In reviewing Black's challenge, we "must decide whether the improper remarks caused substantial prejudice to the defendant in light of the severity of the misconduct, the measures adopted to cure the misconduct, and the certainty of conviction absent the improper remarks." United States v. Perholtz, 842 F.2d 343, 361 (D.C.Cir.1988) (citations omitted). Because Black did not object to the remarks during trial, we evaluate his claim under the plain error standard. Thus, the remarks warrant reversal only if they "undermine[d] the fundamental fairness of the trial and contribute[d] to a miscarriage of justice." Id. (quoting United States v. Young, 470 U.S. 1, 16 (1985)).
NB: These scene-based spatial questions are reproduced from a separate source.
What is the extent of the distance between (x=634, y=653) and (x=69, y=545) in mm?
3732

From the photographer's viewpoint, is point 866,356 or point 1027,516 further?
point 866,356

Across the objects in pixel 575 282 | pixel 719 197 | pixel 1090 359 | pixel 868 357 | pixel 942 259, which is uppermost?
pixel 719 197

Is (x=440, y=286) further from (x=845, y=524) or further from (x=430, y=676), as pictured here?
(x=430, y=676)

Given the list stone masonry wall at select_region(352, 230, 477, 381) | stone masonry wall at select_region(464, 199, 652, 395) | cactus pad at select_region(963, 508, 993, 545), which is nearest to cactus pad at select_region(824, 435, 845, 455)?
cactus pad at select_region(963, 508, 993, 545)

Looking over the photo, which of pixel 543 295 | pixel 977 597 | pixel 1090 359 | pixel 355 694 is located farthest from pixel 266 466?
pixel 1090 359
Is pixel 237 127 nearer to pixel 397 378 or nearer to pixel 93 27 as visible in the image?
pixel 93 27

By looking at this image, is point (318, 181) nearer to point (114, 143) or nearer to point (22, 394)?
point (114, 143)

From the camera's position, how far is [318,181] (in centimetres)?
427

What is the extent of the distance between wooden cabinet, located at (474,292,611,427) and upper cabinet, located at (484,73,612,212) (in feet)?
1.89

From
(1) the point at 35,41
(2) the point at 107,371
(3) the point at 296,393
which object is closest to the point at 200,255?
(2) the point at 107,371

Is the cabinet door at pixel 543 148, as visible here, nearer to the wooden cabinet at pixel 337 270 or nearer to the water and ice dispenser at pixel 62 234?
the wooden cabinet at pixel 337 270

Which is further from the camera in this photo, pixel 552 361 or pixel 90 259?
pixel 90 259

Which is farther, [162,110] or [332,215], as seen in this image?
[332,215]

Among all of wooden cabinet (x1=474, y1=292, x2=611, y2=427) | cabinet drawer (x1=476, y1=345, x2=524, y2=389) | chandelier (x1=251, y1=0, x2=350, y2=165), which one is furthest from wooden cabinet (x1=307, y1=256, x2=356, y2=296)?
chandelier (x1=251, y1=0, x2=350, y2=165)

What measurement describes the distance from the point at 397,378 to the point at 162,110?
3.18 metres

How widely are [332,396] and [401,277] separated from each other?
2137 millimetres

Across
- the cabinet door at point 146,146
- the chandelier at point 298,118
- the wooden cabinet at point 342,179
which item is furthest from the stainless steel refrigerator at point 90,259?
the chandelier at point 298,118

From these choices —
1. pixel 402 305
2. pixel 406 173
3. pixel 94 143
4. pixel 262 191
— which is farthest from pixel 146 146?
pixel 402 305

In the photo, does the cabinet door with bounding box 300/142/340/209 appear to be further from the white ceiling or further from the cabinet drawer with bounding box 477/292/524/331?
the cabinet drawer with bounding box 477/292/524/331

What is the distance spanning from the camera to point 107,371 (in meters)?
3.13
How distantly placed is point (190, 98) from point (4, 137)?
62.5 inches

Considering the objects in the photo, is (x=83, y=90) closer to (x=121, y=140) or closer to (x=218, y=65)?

We conclude that the prosecutor's remarks do not warrant reversal. The remarks were relatively brief and were confined to the prosecutor's closing argument. Moreover, defense counsel's suggestion that Black lacked funds to purchase the drugs was not supported by the record, and the prosecutor's remarks were an "invited" response to this defense argument. See United States v. Young, 470 U.S. at 12-13.
In addition, although the prosecutor's remarks concerned Black's intent to distribute the drugs, the central issue in the case, there was independent evidence of Black's intent. Black contended that he found the drugs and planned to give them to his counselor. The United States presented evidence, however, that Black repeatedly refused to be searched upon entering the halfway house, he did not inform the officer on duty or a counselor summoned to assist the officer that he had found the drugs and wished to turn them in to his counselor, and he relinquished the drugs only after a counselor felt them through Black's pants. Moreover, Detective Charles Di Domenico of the Metropolitan Police Department testified that the quantity of drugs seized from Black was consistent with distribution rather than personal use.
Finally, the district court minimized any prejudice resulting from the office-party analogy by directing the prosecutor to argue the evidence and by instructing the jury that the remarks of counsel during closing argument are not evidence.
Because the prosecutor's remarks did not undermine the fundamental fairness of the trial or contribute to a miscarriage of justice, we affirm Black's conviction.